Center for Bioinformatics and Molecular Biostatistics
Machine Learning Benchmarks and Random Forest Regression
- Author(s): Segal, Mark R
- et al.
Breiman (2001a,b) has recently developed an ensemble classification and regression approach that displayed outstanding performance with regard prediction error on a suite of benchmark datasets. As the base constituents of the ensemble are tree-structured predictors, and since each of these is constructed using an injection of randomness, the method is called ‘random forests’. That the exceptional performance is attained with seemingly only a single tuning parameter, to which sensitivity is minimal, makes the methodology all the more remarkable. The individual trees comprising the forest are all grown to maximal depth. While this helps with regard bias, there is the familiar tradeoff with variance. However, these variability concerns were potentially obscured because of an interesting feature of those benchmarking datasets extracted from the UCI machine learning repository for testing: all these datasets are hard to overfit using tree-structured methods. This raises issues about the scope of the repository.

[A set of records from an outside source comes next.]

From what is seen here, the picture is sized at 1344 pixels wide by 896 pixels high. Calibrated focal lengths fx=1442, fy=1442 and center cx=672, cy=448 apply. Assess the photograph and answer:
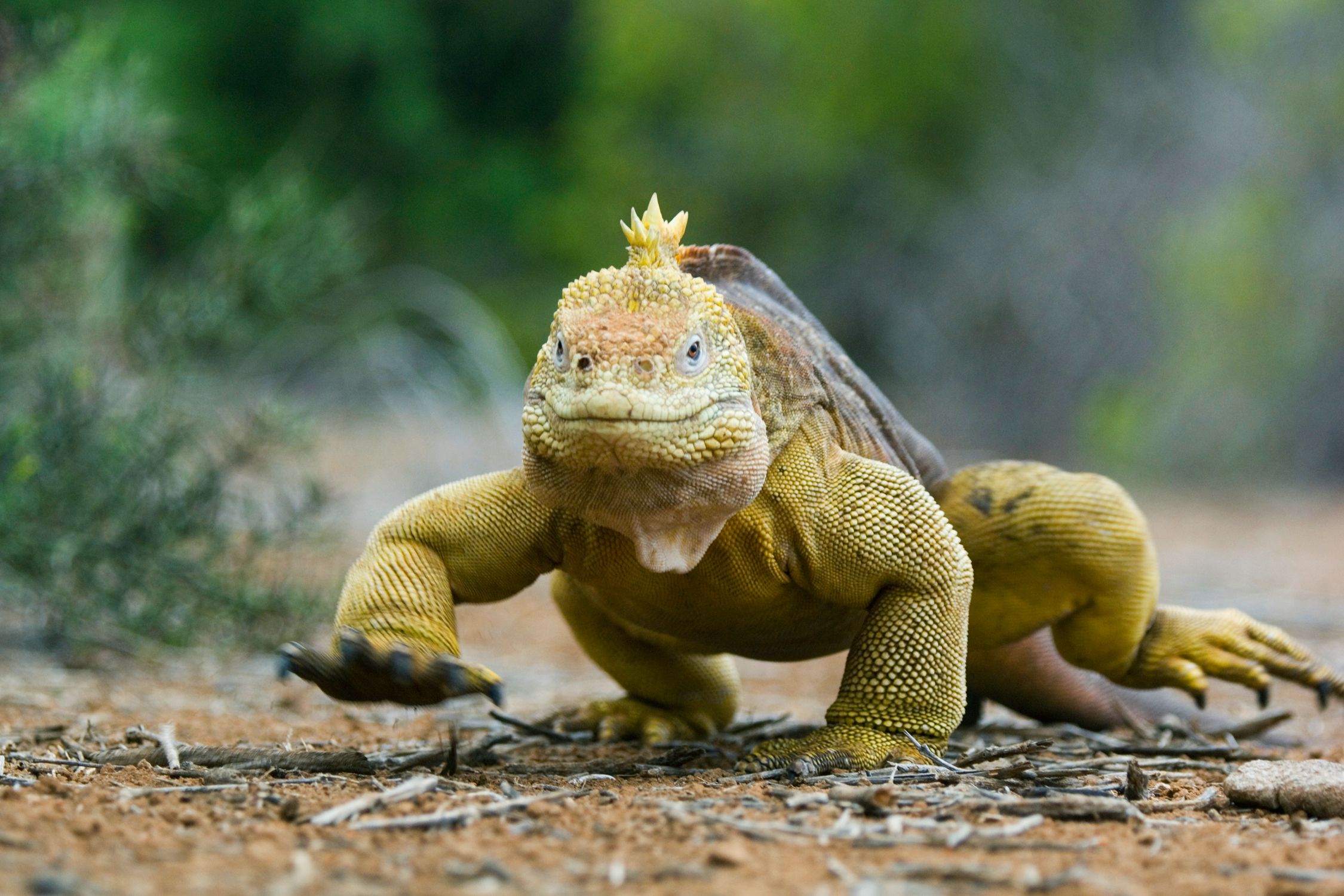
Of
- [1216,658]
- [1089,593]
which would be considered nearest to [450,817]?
[1089,593]

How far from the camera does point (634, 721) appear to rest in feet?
17.6

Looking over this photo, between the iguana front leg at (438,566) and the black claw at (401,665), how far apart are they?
135mm

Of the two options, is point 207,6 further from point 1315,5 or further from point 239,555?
point 239,555

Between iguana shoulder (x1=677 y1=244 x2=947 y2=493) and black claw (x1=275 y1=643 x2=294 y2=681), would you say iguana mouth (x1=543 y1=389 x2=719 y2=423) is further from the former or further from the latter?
black claw (x1=275 y1=643 x2=294 y2=681)

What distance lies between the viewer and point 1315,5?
60.1 feet

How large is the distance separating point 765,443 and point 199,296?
484 centimetres

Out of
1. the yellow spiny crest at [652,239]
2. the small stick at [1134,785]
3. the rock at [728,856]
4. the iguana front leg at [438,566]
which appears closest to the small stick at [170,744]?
the iguana front leg at [438,566]

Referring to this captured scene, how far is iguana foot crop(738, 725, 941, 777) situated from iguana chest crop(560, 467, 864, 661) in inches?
15.8

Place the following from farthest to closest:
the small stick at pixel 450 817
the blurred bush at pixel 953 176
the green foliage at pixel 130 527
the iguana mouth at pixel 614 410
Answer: the blurred bush at pixel 953 176
the green foliage at pixel 130 527
the iguana mouth at pixel 614 410
the small stick at pixel 450 817

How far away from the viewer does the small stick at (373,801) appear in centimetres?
333

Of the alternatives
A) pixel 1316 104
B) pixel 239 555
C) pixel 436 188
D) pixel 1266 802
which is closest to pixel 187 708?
pixel 239 555

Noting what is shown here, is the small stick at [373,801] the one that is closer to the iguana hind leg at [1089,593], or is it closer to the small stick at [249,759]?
the small stick at [249,759]

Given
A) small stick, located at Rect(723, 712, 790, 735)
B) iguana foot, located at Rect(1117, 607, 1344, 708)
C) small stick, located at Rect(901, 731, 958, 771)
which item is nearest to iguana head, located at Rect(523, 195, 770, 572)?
small stick, located at Rect(901, 731, 958, 771)

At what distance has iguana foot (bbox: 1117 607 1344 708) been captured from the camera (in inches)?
211
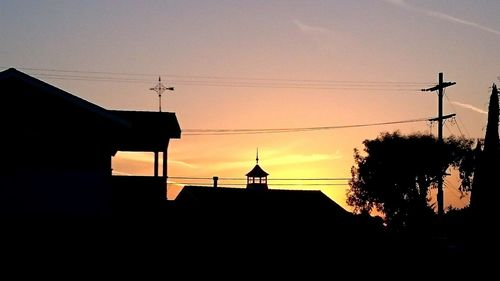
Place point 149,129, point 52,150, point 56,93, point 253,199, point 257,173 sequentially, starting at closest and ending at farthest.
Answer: point 56,93 < point 52,150 < point 149,129 < point 253,199 < point 257,173

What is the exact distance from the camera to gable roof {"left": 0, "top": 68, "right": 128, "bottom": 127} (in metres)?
26.9

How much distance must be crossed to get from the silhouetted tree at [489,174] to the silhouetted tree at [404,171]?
43.7 metres

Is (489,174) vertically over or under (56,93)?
under

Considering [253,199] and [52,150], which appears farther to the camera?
[253,199]

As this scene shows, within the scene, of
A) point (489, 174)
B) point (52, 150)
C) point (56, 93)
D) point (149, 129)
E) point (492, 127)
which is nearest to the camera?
point (56, 93)

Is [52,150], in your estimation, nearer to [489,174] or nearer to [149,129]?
[149,129]

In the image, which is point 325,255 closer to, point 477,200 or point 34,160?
point 477,200

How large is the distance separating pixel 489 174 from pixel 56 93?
15.8 meters

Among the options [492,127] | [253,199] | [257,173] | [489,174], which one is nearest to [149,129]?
[489,174]

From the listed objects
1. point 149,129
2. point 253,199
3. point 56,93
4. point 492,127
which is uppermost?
point 56,93

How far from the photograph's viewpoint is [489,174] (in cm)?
2794

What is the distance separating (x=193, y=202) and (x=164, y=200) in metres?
14.7

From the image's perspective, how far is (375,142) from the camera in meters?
76.0

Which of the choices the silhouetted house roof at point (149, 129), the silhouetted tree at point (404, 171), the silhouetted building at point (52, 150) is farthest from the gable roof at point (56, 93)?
A: the silhouetted tree at point (404, 171)
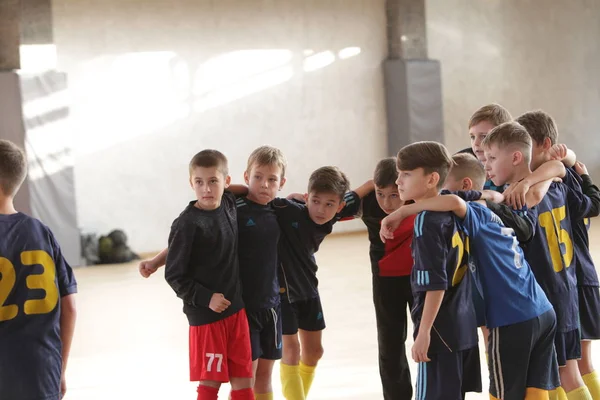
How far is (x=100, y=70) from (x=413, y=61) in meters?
5.12

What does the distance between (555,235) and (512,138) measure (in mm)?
528

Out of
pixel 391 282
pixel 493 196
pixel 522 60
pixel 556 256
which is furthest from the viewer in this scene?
pixel 522 60

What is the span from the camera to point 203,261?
11.0 feet

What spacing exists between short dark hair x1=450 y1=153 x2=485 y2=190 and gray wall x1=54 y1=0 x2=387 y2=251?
950 centimetres

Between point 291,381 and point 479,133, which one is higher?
point 479,133

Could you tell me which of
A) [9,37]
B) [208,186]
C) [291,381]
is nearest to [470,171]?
[208,186]

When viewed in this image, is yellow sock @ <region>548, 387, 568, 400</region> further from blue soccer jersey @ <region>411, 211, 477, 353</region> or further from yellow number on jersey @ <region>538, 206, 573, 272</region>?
blue soccer jersey @ <region>411, 211, 477, 353</region>

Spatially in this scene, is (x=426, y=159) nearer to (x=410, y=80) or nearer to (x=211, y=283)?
(x=211, y=283)

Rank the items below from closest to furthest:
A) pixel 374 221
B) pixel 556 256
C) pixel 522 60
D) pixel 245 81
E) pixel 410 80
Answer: pixel 556 256
pixel 374 221
pixel 245 81
pixel 410 80
pixel 522 60

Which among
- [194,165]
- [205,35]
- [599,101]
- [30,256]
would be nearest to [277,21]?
[205,35]

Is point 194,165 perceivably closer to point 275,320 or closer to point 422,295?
point 275,320

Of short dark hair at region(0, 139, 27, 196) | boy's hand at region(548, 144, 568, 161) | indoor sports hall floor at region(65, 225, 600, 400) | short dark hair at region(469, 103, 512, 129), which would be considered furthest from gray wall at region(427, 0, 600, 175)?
short dark hair at region(0, 139, 27, 196)

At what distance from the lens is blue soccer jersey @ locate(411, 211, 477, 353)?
273 centimetres

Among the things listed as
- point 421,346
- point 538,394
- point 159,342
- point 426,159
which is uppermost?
point 426,159
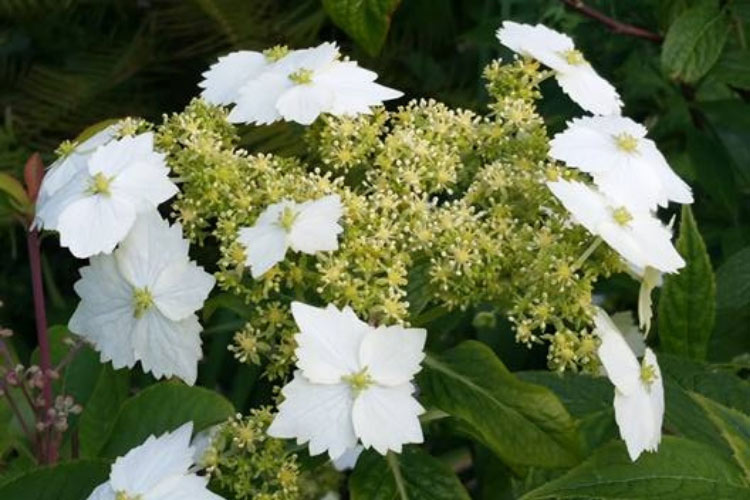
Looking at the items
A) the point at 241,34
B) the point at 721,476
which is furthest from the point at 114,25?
the point at 721,476

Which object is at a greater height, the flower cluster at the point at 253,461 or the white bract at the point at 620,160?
the white bract at the point at 620,160

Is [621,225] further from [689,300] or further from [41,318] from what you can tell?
[41,318]

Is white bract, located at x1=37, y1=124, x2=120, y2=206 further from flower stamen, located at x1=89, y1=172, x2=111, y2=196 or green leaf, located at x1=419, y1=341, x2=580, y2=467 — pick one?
green leaf, located at x1=419, y1=341, x2=580, y2=467

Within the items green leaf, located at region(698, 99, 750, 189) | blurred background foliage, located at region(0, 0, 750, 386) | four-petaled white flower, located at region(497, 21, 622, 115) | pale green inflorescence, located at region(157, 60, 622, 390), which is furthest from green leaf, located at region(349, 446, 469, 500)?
green leaf, located at region(698, 99, 750, 189)

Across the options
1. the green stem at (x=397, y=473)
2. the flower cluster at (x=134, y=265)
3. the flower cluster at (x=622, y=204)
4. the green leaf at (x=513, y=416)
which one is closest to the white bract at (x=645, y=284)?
the flower cluster at (x=622, y=204)

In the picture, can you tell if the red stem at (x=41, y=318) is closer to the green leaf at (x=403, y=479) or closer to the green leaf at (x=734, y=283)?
the green leaf at (x=403, y=479)

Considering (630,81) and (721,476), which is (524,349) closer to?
(630,81)
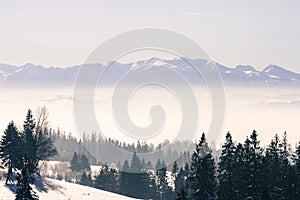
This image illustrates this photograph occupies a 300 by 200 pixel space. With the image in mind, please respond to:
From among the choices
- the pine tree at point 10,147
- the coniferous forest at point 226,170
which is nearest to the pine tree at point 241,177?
the coniferous forest at point 226,170

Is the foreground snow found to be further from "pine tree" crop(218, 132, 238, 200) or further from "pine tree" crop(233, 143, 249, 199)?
"pine tree" crop(233, 143, 249, 199)

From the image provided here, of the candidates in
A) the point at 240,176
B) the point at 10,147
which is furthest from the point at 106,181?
the point at 240,176

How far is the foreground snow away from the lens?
96.7m

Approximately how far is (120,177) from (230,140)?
80.5 meters

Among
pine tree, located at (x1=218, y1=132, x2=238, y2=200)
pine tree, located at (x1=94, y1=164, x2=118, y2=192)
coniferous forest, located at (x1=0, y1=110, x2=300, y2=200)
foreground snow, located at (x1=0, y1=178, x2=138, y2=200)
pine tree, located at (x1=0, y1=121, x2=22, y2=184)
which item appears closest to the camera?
coniferous forest, located at (x1=0, y1=110, x2=300, y2=200)

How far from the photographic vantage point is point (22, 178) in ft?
167

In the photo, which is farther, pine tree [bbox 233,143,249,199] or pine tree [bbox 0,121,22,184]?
pine tree [bbox 0,121,22,184]

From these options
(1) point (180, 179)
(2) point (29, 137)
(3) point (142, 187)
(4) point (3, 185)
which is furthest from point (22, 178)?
(1) point (180, 179)

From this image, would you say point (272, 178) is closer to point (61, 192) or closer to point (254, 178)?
point (254, 178)

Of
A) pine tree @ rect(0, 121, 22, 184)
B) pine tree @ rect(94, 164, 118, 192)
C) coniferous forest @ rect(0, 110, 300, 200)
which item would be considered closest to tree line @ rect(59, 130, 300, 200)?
coniferous forest @ rect(0, 110, 300, 200)

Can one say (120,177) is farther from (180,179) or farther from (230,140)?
(230,140)

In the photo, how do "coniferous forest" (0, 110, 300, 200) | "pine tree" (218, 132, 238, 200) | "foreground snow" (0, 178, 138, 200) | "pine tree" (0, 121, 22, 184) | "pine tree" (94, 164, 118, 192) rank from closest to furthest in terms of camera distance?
"coniferous forest" (0, 110, 300, 200) < "pine tree" (218, 132, 238, 200) < "foreground snow" (0, 178, 138, 200) < "pine tree" (0, 121, 22, 184) < "pine tree" (94, 164, 118, 192)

With this as motivation, and coupled with experience from boosting methods, we revisit the formulation of random forests and investigate prediction performance on real-world and simulated datasets for which maximally sized trees do overfit. These explorations reveal that gains can be realized by additional tuning to regulate tree size via limiting the number of splits and/or the size of nodes for which splitting is allowed. Nonetheless, even in these settings, good performance for random forests can be attained by using larger (than default) primary tuning parameter values.